REQUIRED WORK:
1. From the breakup post, list every "bad thing" the writer gives as an example of what their mind has forgotten.
2. According to the breakup post, what does the writer think is a trigger?
3. Carry the breakup post forward, starting after its last sentence.

GIVEN TEXT:
Thanks for your reply I really appreciate it. I know your are correct in all that you wrote. It is just so difficult lately... .I think this seasonal job I'm doing is a trigger ... .because last year at this time he was in my life and after I was done with work he would come over and we would go out or he would call and see how my day ent etc.
it's like my mind has forgotten all the bad things
Like him breaking up with me via text out of the blue when we had plans that nite because he was anxious because he kept hurting me and was being like his father.
Or the oddness about how he slept on the floor and not a bed
How he dropped me home early that nite that caused the breakup
Him commenting about a female neighbors car on the way home from our nites out. I once asked if he was ever involved with her and he claimed no... but way back he told me she and wn older neighbor weren't to be trusted... .he really seemed to hate the older neighbor.
I almost asked that girl a few times if she was ever involved with him but feared it getting back to him... .nowmits to cold outside... .but given what I found out I may ask her. He would say eh invited him inside and she tried to run him over .
Like you said you were drowning... .that's what happened to me as well... .I was so busy helping him and making sure he was ok after he came to me and told me he had mental health issues going on
My big mistake was texting him ... I shouldn't have reacted like that ... .it just sux.
I saw him again today walking by... .my dad was over yo change my car battery ... he just walks on by as if I never existed ...

ENTRIES SUPPLIED:

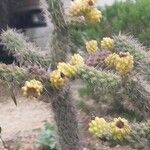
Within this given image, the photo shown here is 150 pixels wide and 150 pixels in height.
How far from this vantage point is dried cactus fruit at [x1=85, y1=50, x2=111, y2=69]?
3994 millimetres

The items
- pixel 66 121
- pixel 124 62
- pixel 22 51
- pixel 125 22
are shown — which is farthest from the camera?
pixel 125 22

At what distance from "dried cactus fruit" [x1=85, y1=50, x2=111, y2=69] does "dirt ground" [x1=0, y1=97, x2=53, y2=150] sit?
7.85ft

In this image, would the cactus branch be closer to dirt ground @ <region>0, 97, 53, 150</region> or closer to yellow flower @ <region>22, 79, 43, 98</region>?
yellow flower @ <region>22, 79, 43, 98</region>

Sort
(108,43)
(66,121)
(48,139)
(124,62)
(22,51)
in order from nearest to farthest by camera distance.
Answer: (124,62), (108,43), (22,51), (66,121), (48,139)

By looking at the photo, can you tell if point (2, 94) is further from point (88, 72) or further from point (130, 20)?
point (88, 72)

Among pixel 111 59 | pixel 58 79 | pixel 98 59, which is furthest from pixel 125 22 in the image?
→ pixel 58 79

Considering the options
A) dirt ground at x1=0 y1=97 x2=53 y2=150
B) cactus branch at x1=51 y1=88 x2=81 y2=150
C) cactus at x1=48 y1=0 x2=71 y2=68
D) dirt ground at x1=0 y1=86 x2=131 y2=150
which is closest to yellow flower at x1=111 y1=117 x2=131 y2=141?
cactus branch at x1=51 y1=88 x2=81 y2=150

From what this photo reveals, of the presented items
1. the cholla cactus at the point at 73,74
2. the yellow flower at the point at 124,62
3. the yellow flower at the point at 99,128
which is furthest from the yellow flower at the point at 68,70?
the yellow flower at the point at 99,128

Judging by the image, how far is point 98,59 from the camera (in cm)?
402

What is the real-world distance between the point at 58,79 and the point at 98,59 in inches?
14.7

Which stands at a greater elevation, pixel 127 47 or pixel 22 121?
pixel 127 47

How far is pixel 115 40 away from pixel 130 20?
2.52m

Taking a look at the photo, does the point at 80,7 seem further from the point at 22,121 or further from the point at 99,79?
the point at 22,121

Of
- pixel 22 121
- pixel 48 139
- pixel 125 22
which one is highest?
pixel 125 22
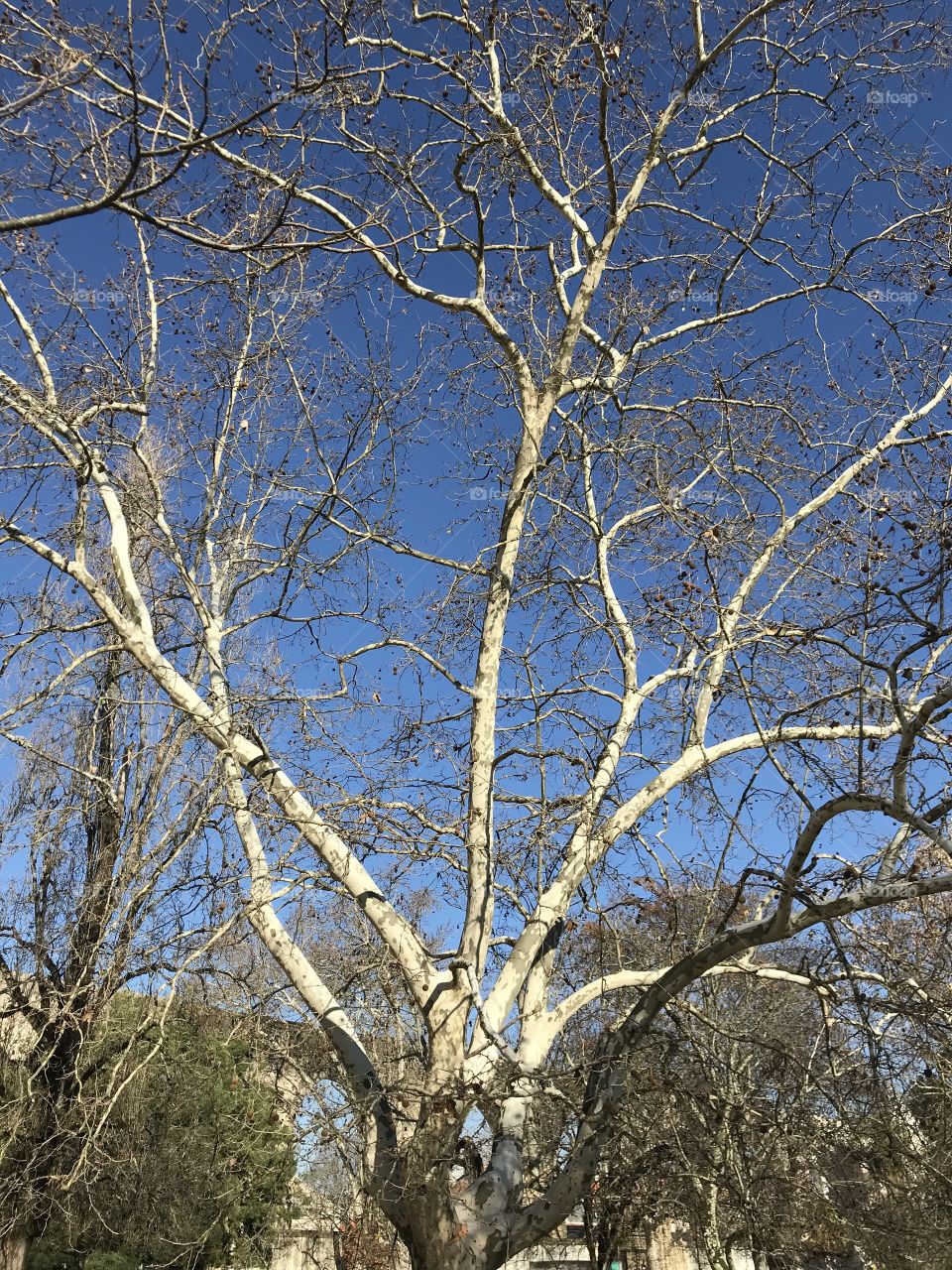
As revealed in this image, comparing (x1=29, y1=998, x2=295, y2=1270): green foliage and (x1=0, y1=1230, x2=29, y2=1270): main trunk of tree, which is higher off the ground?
(x1=29, y1=998, x2=295, y2=1270): green foliage

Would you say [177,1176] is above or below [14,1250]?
above

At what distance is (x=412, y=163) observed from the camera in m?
6.32

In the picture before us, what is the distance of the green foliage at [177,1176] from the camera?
10.8m

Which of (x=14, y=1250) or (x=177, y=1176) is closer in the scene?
(x=14, y=1250)

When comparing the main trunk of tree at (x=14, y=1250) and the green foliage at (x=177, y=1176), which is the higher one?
the green foliage at (x=177, y=1176)

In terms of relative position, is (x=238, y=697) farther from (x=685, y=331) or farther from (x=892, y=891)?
(x=685, y=331)

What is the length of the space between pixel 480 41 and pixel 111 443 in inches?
146

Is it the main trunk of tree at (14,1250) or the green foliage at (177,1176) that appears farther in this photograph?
the green foliage at (177,1176)

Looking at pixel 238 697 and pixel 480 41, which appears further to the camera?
pixel 480 41

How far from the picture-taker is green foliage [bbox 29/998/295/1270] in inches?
424

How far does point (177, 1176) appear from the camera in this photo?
1215cm

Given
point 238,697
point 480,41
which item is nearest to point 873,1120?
point 238,697

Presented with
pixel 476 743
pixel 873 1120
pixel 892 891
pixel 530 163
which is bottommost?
pixel 873 1120

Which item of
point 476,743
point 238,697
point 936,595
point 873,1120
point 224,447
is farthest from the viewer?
point 224,447
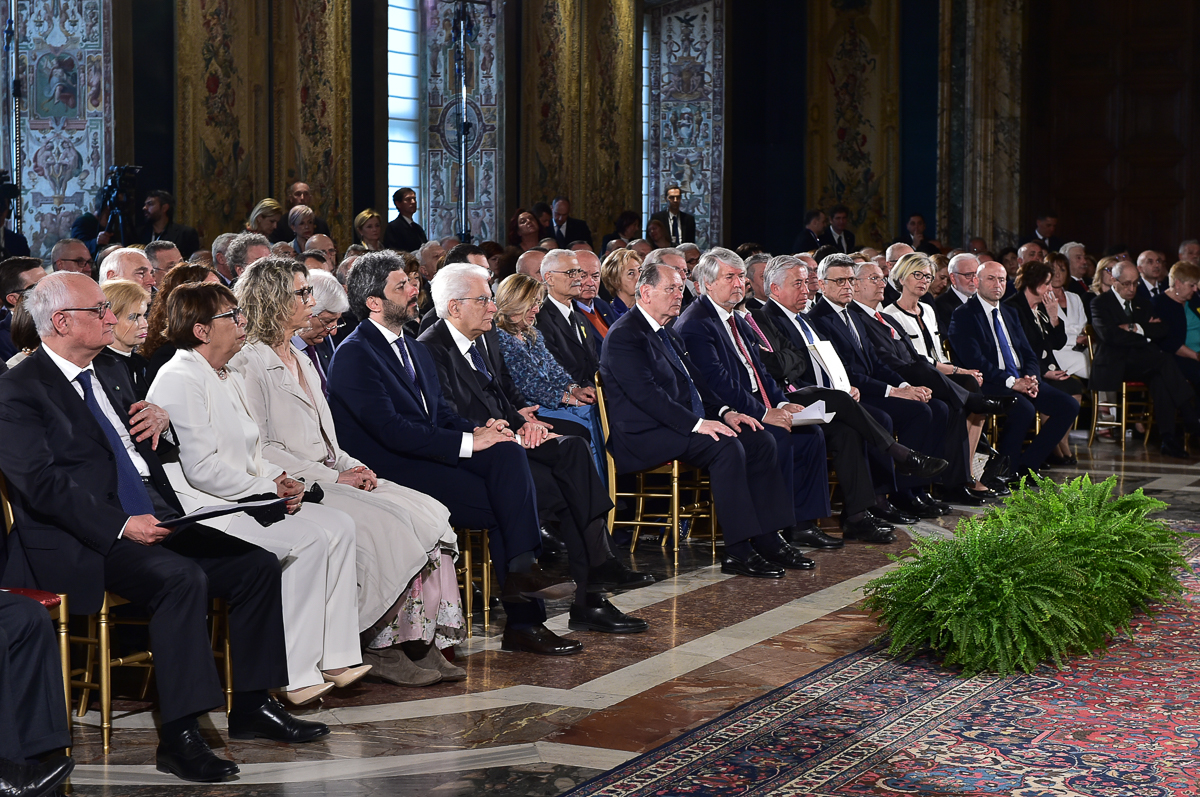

TASK RESULTS:
1.
- Him breaking up with the writer by text, out of the blue, on a night they had plans
- The oddness of him sleeping on the floor and not a bed
- Him dropping the writer home early the night that caused the breakup
- Him commenting about a female neighbor's car on the way home from their nights out

2. The seasonal job the writer is doing.

3.
I did compose something to him, but have not sent it... . I doubt he would reply anyway ... .especially after he took out that false RO ... he couldn't just let me go in peace and have closure... .although during the relationship after each breakup he would give me closure
It's as if my mind wants to know why he got the RO. ... it's just terrible to find out I was being cheated on so far after the fact.
Probably why he was always anxious to get me out of the house had nothing to do with anxiety but probably everything to do with his online life.
Some days I wake up and just want to msg him the msg ... .or post a reply to his public post. I just wish I could forget him
The best thing you can do for yourself is remain silent. Keep pursuing no contact. You deserve better than an emotionally exhausting and abusive relationship. Your ex has eroded the trust that was between you two. He has treated you without any respect or compassion, so let him go. As much as our hearts continue to carry these men in them, you and I need to heal ourselves. We must move on.
If the urge to write him becomes too great then write everything you would have said to him in a journal. Do not send it to him. Write it for yourself. I've done this numerous times and it's proven therapeutic. Also post on the boards here as well. Doing so will be far better for your mental health than trying to open the door to someone who does nothing but hurt you.